I just saw a headline that Vince Vaughn, an actor, was engaged to his girlfriend Kyla Weber. We always say things like this.
"John Doe got married to his girlfriend Jane Doe."
"I got married last week to my girlfriend."
"My oldest grandson got married to his girlfriend last week. It was a beautiful wedding."
Well, who else is he going to get married to? We always marry our girlfriend or our boyfriend. No one else.
What? Is there going to be an announcement one day along the lines of, "Vince Vaughn got married to a-woman-that-he's-not-really-passionate-about-physically-and-so-might-best-be-labeled-just-friend-but-he's-not-sure-he's-ever-going-to-do-better-so-he's-going-for-it-now-before-he-gets-even-fatter Kyla Weber."
Or "Judy got drunk in Vegas last weekend and married her acquaintance-who-seemed-quite-charming-and-passionate-after the-6th-tequila-shot Randy."
I doubt it.
So why not just say, "Vince Vaughn got engaged to Kyla Weber"? It would amount to the same thing, or at least it's rude to imply she's anything less.
But for some reason it just doesn't feel right. Who is this Kyla Weber person, people seem to want to know. Well, if they give a, umm my mom reads this, hoot about Vince Vaughn's marriage plans, they might want to know. Who is this Kyla and what's the relationship?
Bizarrely, this fits in perfectly with one of the class projects we're working on in my language acquisition class. It turns out that if you tell a story with some person "Kyla" being mentioned without explaining who she is, people really focus on this sorta, kinda mysterious person.

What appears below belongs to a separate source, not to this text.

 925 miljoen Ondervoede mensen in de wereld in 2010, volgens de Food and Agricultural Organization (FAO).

They remember Kyla more easily and even have a harder time coming up with stuff that occurred after her mention as if Kyla is on the brain distracting them. However, if you simply add a little tag like "my girlfriend Kyla" or, in the research article "my grandson Brandon", they don't fixate so much on Kyla or Brandon.

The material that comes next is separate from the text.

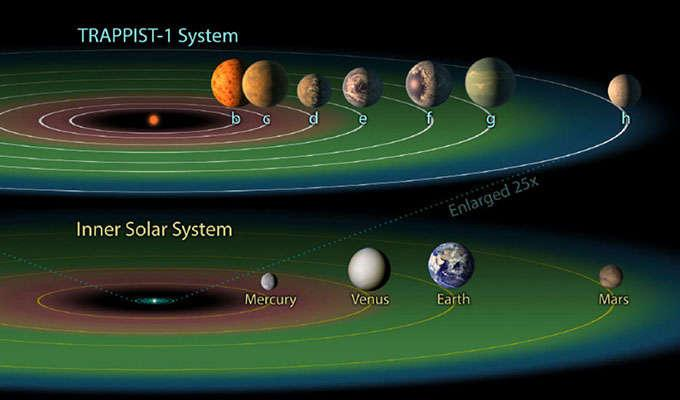 Via https://www.thestar.com/content/dam/thestar/news/world/2017/02/22/what-to-know-about-the-newly-discovered-trappist-1-solar-system/exoplanets2.jpg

It seems like we like these little tags even in entertainment news articles and when it's obvious that Kyla is going to be his girlfriend. Curiouser and curiouser. I wonder how this relates to classic tags like the Iliad's "swift-footed Achilles".
*Note 1: Yes, as marriages among different sexes becomes more common the words "girlfriend" and "boyfriend" could be actually useful information, though I don't know too many men named Kyla.
**Note 2: I didn't start writing this as yet another annoying reference to linguistics. I was just annoyed by the useless word. Then I realized it fit in with my project perfectly, so I went the annoying route. In fact, I think I will now email this post to the students working on this project. I don't annoy them enough yet, so I have to add to it through email.